Acessórios: Designer brasileiro de joias faz sucesso em Londres

Expondo pela segunda vez no Rock Vault do London Fashion Week, o joalheiro Fernando Jorge, formado na London College of Fashion, prova que os brasileiros estão com tudo nesta temporada. Ele deu uma entrevista para a revista Glamour e contou o segredo do seu sucesso em terras estrangeiras. Confira:

Fernando Jorge e Electric, sua peça favorita da nova coleção

Como foi para você ser escolhido entre os 3 designers para desenvolver uma coleção cápsula em Palladium com os patrocinadores do evento?
Foi uma grande conquista ser um dos três escolhidos entre os doze designers do Rock Vault para trabalhar com esse material tão especial que é o Palladium. Esse metal foi recentemente reconhecido como precioso e está ganhando bastante espaço agora na joalheira. A iniciativa do International Palladium Board visa criar uma nova linhagem estética para este material. Fiz quatro peças, entre elas: três anéis e um brinco.
Há mais dificuldades ou facilidades em ser um designer brasileiro começando fora?
A minha trajetória foi bem particular. Como eu já tinha uma vasta experiência como designer de joias no Brasil, minha vinda para Londres criou mais facilidades do que dificuldades. No Brasil é mais difícil começar como designer independente, pois aqui a indústria é voltada para novos talentos. Eu trouxe comigo a experiência brasileira, a mão de obra brasileira e, claro, as pedras nacionais, e aprimorei tudo isso com a minha vivência aqui. Hoje em dia, é bacana ser brasileiro no contexto internacional.
Se pudesse abrir uma loja agora, onde seria? Aqui ou no Brasil?
Abriria logo duas, em São Paulo e Londres. Os dois mercados são igualmente relevantes para o meu trabalho.
Cada uma de suas joias são únicas, mas há um fio condutor que liga todas elas. Você faz seus projetos com base em mudança de humor ou temporada?
Desenvolvi uma linha de raciocínio que é sempre simplificar e não buscar tantas referencias fortes. No entanto, as mudanças de temporada influenciam meu trabalho sim, principalmente, nas escolhas de cores e proporções. Já os elementos essenciais são casualidade, sensualidade e uma elegância descomplicada.
O seu trabalho é muito delicado. Quanto tempo leva da concepção ao produto final?
Eu estou cada vez mais me estruturando melhor, o processo está ficando mais ágil. A parte do desenho é bem orgânica e vai mudando até a hora da produção. Quando essa fase da produção começa, vou ao Brasil para escolher as pedras e fazer a modelagem. Tudo demora em média seis meses.
Ao projetar, você imagina que roupas podem ser usadas com suas joias?
No meu ponto de vista, a joia vem antes da roupa, conduzindo a história.
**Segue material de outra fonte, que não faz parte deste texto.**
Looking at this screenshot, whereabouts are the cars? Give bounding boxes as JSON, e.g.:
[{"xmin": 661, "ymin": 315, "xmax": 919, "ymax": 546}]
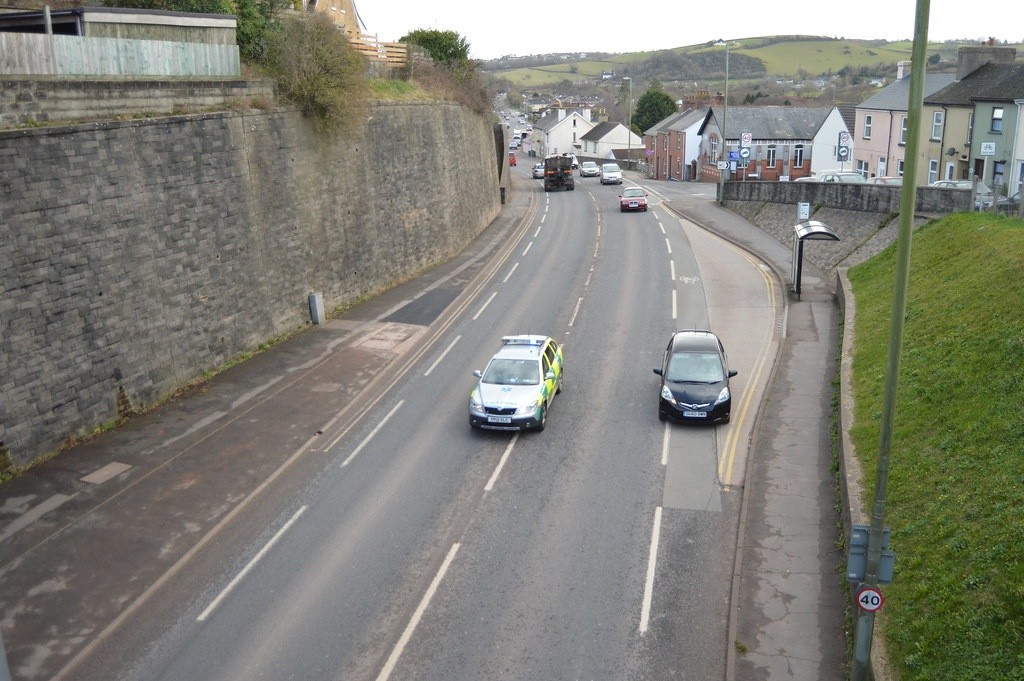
[
  {"xmin": 793, "ymin": 172, "xmax": 1024, "ymax": 218},
  {"xmin": 511, "ymin": 125, "xmax": 533, "ymax": 146},
  {"xmin": 508, "ymin": 153, "xmax": 516, "ymax": 165},
  {"xmin": 579, "ymin": 162, "xmax": 600, "ymax": 176},
  {"xmin": 532, "ymin": 163, "xmax": 545, "ymax": 178},
  {"xmin": 563, "ymin": 154, "xmax": 577, "ymax": 168},
  {"xmin": 509, "ymin": 140, "xmax": 518, "ymax": 149},
  {"xmin": 618, "ymin": 187, "xmax": 648, "ymax": 212},
  {"xmin": 518, "ymin": 117, "xmax": 526, "ymax": 124},
  {"xmin": 469, "ymin": 335, "xmax": 563, "ymax": 431},
  {"xmin": 491, "ymin": 93, "xmax": 515, "ymax": 120},
  {"xmin": 653, "ymin": 330, "xmax": 738, "ymax": 425}
]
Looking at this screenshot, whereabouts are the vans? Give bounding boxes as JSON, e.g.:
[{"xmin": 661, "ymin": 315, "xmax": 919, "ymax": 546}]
[{"xmin": 600, "ymin": 162, "xmax": 623, "ymax": 184}]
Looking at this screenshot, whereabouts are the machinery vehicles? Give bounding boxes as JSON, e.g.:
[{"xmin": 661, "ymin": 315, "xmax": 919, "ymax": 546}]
[{"xmin": 541, "ymin": 156, "xmax": 574, "ymax": 191}]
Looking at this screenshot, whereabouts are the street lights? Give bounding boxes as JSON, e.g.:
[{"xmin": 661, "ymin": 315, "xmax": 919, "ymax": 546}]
[
  {"xmin": 714, "ymin": 42, "xmax": 729, "ymax": 205},
  {"xmin": 623, "ymin": 77, "xmax": 632, "ymax": 169}
]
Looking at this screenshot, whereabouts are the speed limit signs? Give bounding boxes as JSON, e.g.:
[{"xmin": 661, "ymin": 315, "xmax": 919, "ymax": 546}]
[
  {"xmin": 742, "ymin": 134, "xmax": 751, "ymax": 147},
  {"xmin": 839, "ymin": 131, "xmax": 849, "ymax": 146},
  {"xmin": 856, "ymin": 588, "xmax": 883, "ymax": 612}
]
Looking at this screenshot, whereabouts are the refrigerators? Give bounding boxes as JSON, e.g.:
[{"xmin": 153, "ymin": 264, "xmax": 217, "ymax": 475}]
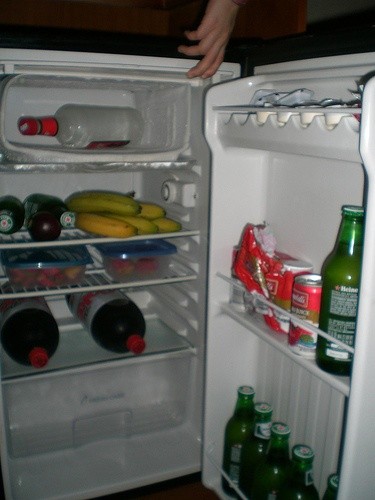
[{"xmin": 0, "ymin": 47, "xmax": 375, "ymax": 500}]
Mas a minha consciência da interação da joia com a roupa começa a tomar forma no final do processo.
Você pode descrever quem é a mulher Fernando Jorge?
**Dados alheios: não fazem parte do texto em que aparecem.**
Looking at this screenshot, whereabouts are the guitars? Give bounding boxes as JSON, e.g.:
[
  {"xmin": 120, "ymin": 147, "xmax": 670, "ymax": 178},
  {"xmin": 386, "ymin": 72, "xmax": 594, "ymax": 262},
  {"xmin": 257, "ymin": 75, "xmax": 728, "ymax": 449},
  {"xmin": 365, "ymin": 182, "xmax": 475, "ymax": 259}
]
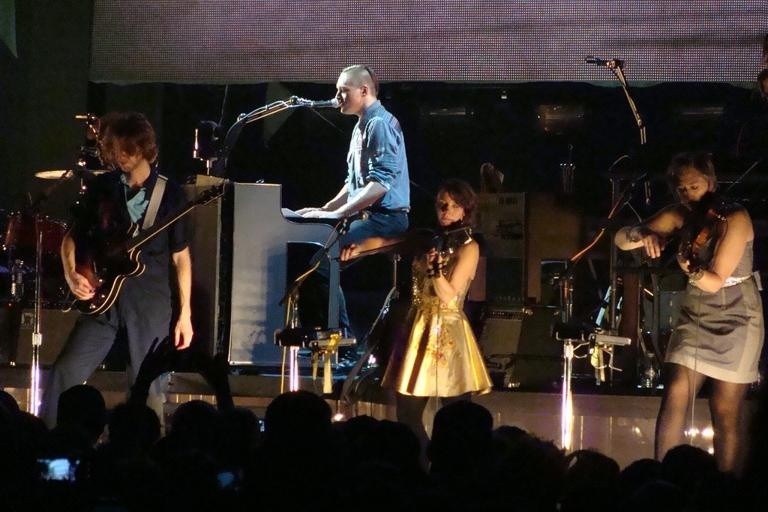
[{"xmin": 69, "ymin": 179, "xmax": 226, "ymax": 316}]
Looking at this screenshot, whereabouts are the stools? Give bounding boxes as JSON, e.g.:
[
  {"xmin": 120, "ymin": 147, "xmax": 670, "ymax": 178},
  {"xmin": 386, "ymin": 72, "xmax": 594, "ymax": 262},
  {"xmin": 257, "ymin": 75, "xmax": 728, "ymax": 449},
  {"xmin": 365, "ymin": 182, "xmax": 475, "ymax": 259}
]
[{"xmin": 338, "ymin": 228, "xmax": 435, "ymax": 405}]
É uma mulher que ama de joias, ela é madura, feminina e, acima de tudo, independente – não fica esperando ganhar suas joias de ninguém.
Você tem uma peça favorita? Qual e por que?
Cada coleção tenho uma peça da qual me orgulho por ter desenvolvido como um desafio. Nessa nova coleção ‘Electric’, a minha favorita é um brinco de safiras e topázios que pode ser usado tanto como argola quanto como um fio solto, fazendo dele uma peça versátil e fácil de usar.